Concept

Turkish nationalism

Summary
Turkish nationalism (Türk milliyetçiliği) is a political ideology that promotes and glorifies the Turkish people, as either national or ethnic definition. The term "ultranationalism" is often used to describe Turkish nationalism. Pan-Turkism#History After the fall of the Ottoman Empire, Mustafa Kemal Atatürk came to power. He introduced a language reform with the aim to "cleanse" the Turkish language of foreign (mostly Arabic and Persian) influence. He also promoted the Turkish History Thesis in Turkish political and educational circles from 1930s. Turkish researchers at the time like Hüseyin Cahit Yalçın and Rıfat Osman Bey also came up with the idea that Early Sumerians were proto-Turks. The early Turkish nationalists were typically secular and often influenced by Ziya Gökalp (1876–1924).

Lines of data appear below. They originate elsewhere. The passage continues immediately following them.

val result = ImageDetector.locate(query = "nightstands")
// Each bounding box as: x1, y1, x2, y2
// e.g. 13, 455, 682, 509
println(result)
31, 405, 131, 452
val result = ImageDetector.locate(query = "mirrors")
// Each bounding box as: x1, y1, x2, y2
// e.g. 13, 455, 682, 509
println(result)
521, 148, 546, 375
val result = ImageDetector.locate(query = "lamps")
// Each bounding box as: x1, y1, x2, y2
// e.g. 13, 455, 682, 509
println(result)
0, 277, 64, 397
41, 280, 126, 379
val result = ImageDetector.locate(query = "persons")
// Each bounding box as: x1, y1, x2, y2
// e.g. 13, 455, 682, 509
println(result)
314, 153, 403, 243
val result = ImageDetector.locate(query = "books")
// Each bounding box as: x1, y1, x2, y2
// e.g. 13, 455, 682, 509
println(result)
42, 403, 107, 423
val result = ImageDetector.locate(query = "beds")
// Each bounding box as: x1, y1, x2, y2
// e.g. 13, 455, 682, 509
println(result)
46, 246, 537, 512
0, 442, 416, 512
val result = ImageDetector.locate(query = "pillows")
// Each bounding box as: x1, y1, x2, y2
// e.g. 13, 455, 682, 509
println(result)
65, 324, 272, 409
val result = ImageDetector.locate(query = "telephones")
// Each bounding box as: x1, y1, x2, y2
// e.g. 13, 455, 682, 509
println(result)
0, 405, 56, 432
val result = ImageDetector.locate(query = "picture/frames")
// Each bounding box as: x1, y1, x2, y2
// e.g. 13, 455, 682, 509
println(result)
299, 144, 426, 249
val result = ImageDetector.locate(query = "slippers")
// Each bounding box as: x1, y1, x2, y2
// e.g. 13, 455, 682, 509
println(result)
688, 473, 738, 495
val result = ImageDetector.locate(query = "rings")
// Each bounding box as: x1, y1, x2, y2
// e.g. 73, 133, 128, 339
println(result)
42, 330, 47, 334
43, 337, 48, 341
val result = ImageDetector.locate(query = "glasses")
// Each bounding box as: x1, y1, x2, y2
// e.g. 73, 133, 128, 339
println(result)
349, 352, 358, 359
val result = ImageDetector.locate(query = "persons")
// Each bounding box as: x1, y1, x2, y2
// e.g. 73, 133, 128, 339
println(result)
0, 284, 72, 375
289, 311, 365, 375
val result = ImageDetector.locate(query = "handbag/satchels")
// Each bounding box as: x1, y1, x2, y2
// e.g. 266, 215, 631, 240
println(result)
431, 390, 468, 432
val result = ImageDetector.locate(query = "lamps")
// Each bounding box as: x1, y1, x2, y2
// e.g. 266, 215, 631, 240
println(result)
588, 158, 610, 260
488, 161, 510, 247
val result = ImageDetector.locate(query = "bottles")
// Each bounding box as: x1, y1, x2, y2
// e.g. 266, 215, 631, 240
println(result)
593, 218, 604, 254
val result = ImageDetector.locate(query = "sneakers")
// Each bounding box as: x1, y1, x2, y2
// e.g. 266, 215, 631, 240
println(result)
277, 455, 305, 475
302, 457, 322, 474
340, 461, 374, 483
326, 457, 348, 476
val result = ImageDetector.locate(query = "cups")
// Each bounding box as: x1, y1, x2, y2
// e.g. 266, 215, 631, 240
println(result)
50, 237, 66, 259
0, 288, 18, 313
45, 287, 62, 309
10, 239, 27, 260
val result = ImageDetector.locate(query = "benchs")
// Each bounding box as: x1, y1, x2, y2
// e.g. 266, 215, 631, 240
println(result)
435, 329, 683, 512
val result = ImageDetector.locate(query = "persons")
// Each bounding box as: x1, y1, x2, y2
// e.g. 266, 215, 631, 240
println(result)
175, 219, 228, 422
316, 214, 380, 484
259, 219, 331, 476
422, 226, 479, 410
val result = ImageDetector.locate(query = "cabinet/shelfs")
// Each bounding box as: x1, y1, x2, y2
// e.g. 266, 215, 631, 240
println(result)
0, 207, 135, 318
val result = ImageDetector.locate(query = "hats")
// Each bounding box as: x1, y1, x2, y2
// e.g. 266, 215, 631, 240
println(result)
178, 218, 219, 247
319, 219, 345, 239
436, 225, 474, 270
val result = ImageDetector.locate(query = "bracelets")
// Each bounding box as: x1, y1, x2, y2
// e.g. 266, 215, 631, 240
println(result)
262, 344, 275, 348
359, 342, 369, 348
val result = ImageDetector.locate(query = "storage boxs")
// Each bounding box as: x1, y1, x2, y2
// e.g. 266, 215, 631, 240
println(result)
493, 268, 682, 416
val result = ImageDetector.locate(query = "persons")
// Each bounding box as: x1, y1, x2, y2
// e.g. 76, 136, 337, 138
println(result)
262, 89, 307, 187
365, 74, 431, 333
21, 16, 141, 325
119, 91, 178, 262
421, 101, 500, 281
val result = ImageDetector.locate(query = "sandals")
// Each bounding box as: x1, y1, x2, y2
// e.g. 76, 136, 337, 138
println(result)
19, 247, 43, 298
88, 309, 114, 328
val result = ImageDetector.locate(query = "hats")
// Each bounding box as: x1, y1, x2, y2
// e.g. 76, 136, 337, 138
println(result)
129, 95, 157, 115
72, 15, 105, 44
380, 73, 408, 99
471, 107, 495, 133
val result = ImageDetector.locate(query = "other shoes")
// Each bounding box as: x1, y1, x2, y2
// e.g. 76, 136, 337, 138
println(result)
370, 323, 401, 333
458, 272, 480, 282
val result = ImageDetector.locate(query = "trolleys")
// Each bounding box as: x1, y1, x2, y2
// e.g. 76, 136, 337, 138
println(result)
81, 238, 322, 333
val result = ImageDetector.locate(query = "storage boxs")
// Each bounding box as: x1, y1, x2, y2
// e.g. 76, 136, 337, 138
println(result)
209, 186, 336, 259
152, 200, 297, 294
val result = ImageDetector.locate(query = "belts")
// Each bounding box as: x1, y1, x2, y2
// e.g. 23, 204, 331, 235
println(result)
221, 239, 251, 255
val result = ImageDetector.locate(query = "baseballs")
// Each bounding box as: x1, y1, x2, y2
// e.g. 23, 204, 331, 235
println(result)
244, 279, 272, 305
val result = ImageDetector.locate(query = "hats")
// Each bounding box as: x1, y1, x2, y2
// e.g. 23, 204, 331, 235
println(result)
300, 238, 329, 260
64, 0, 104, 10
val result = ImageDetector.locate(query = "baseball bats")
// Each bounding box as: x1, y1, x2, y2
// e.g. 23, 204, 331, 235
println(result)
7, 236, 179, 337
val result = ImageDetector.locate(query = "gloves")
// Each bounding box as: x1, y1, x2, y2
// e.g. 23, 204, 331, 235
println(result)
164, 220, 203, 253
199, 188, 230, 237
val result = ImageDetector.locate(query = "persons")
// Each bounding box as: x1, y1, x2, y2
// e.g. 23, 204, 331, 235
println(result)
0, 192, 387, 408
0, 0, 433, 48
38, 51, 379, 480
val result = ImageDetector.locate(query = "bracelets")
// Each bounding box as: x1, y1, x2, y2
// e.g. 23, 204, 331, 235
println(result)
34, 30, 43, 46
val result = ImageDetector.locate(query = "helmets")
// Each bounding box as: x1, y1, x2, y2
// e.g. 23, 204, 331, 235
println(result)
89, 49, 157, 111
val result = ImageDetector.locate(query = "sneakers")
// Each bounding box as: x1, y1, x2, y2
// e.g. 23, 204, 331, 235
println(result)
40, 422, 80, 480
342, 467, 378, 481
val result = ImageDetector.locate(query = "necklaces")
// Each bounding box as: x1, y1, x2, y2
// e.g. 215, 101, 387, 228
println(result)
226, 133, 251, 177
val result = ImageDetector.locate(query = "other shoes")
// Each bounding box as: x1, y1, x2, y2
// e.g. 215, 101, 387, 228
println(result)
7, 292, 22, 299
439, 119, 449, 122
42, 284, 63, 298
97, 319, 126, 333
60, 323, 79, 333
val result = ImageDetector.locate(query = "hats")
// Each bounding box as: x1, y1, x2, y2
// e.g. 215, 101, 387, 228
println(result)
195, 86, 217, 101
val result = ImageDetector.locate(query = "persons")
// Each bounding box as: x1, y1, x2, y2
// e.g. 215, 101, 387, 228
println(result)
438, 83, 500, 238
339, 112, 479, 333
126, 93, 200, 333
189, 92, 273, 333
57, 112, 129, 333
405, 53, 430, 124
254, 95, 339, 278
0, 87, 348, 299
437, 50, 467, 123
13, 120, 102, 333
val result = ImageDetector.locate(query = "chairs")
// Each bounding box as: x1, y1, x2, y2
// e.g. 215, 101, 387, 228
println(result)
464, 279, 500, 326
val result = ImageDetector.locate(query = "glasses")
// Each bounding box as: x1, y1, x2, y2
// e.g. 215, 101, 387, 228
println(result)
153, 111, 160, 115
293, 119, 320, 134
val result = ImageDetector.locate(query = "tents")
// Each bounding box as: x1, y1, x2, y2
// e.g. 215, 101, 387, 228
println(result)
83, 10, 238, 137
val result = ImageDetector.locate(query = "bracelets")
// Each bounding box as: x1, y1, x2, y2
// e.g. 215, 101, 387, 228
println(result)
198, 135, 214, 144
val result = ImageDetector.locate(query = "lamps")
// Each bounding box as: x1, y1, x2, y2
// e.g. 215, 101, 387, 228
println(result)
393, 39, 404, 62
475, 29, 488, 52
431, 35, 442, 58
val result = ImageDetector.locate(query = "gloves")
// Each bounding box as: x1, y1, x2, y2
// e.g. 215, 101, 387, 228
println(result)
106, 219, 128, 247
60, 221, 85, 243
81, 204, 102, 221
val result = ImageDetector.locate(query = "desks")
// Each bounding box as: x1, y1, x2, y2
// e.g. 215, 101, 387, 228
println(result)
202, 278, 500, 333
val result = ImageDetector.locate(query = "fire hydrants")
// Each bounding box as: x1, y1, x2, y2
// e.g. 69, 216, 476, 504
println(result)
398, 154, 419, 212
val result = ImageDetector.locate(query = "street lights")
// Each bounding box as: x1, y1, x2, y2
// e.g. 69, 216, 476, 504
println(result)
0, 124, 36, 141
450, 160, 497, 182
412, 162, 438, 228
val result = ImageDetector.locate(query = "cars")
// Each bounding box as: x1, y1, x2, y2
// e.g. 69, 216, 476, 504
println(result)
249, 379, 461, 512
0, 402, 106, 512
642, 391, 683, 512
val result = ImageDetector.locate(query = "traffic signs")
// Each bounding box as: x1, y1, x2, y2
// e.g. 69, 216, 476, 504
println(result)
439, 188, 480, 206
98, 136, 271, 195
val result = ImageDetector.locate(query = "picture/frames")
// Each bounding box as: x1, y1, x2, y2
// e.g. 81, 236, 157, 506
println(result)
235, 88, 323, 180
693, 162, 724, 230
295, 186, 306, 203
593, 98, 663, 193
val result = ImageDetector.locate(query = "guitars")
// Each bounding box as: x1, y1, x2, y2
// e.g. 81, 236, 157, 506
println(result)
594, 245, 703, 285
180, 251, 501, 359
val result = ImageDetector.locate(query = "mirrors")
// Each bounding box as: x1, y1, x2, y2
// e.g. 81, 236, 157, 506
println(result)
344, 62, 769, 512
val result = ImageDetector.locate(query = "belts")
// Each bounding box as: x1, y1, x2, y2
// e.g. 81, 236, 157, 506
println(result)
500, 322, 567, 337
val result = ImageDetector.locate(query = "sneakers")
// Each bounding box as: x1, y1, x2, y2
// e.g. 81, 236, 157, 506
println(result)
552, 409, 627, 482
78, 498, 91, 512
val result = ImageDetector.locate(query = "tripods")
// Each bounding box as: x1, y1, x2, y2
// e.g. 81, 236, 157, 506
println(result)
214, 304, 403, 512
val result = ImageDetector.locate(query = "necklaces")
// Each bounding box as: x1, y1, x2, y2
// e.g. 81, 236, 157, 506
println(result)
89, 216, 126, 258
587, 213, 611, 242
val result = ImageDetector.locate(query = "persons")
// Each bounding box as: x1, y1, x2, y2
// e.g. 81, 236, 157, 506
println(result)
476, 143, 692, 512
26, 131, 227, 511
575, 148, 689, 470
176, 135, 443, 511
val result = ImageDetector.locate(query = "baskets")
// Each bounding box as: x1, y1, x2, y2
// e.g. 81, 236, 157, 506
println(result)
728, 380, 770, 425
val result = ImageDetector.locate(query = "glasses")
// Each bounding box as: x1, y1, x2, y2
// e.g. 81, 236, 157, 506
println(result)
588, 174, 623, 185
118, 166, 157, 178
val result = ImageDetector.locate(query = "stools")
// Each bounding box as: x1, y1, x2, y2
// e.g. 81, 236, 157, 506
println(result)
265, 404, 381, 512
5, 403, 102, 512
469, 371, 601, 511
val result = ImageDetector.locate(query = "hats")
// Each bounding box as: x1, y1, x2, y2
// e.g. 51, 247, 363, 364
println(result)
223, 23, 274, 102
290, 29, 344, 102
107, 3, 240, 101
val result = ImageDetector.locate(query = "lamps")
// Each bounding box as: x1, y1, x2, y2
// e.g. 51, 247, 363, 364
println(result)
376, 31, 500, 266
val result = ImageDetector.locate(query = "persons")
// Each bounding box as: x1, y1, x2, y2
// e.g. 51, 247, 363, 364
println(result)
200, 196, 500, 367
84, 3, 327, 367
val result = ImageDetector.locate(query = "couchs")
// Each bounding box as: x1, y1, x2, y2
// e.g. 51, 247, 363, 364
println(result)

Gökalp aimed for the Turkification of Islam; that the Quran should be translated from Arabic into Turkish, and that the adhan should be recited in Turkish instead of Arabic from the Minarets. During the early years of the republic, religious traditions were not important and Turkish nationalists were much more open to the westernization of the Turkish society. Ideologies associated with Turkish nationalism include Pan-Turkism or Turanism (a form of ethnic or racial essentialism or national mysticism), Turkish-Islamic synthesis (which combines Turkish nationalism with Islamic identity), Anatolianism (which considers the Turkish nation as a separate entity which developed after the Seljuk conquest of Anatolia in the 11th century), and secular, civic nationalist Kemalism (which defines the "Turks" as the national identity of the people of Turkey). Kemalism Implemented by Atatürk, the founding ideology of the Republic of Turkey features nationalism (milliyetçilik) as one of its six principles. The Kemalist revolution aimed to create a nation state from the remnants of the multi-religious and multi-ethnic Ottoman Empire. Kemalist nationalism originates from the social contract theories, especially from the civic nationalist principles advocated by Jean-Jacques Rousseau and his Social Contract.